__Work required__:
Please repeat the whole listing exactly, but leave the pictures out.

__Information supplied__:

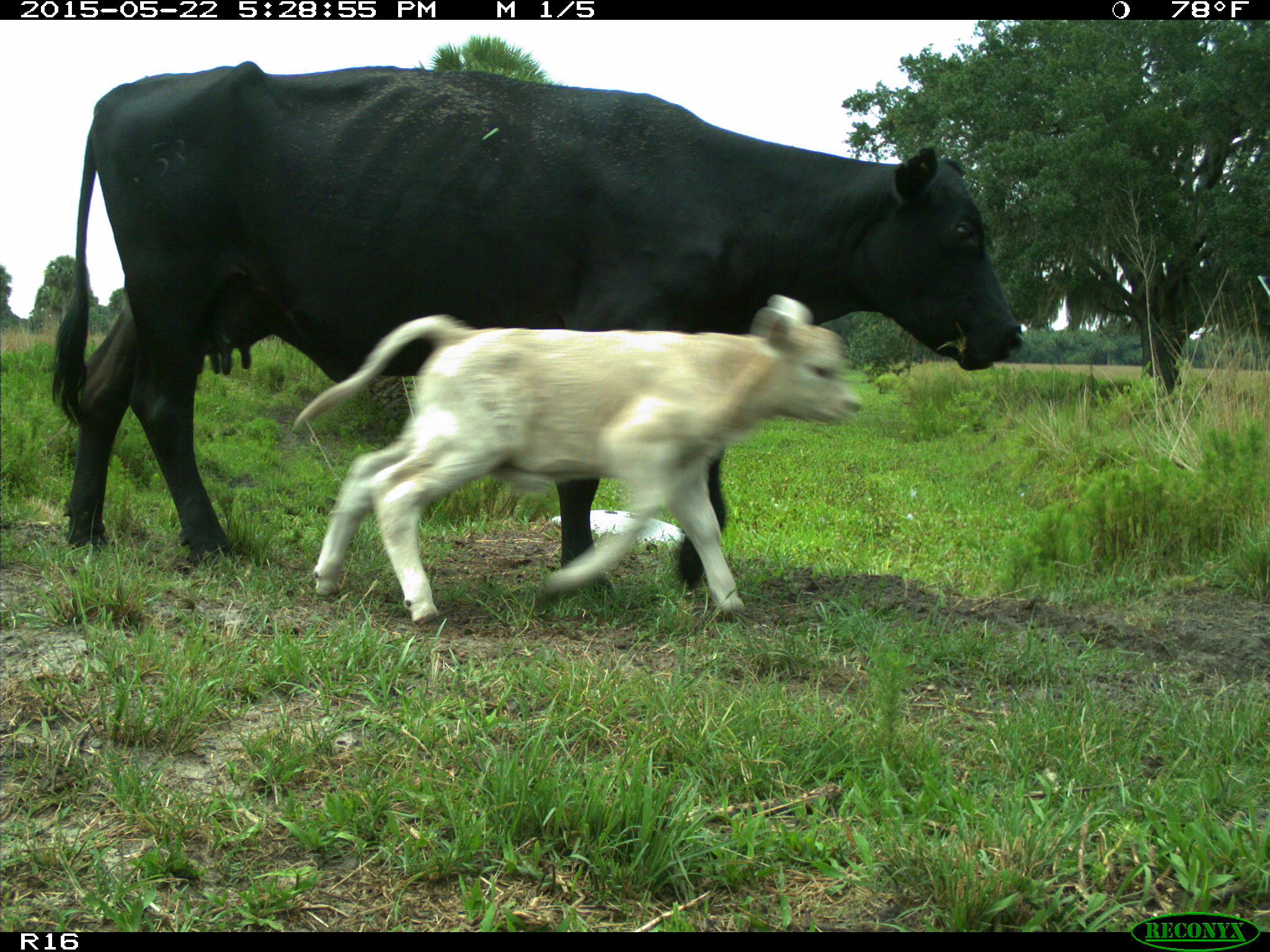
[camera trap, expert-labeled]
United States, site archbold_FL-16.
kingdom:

__Exercise result__:
[camera trap, expert-labeled]
United States, site archbold_FL-16.
kingdom:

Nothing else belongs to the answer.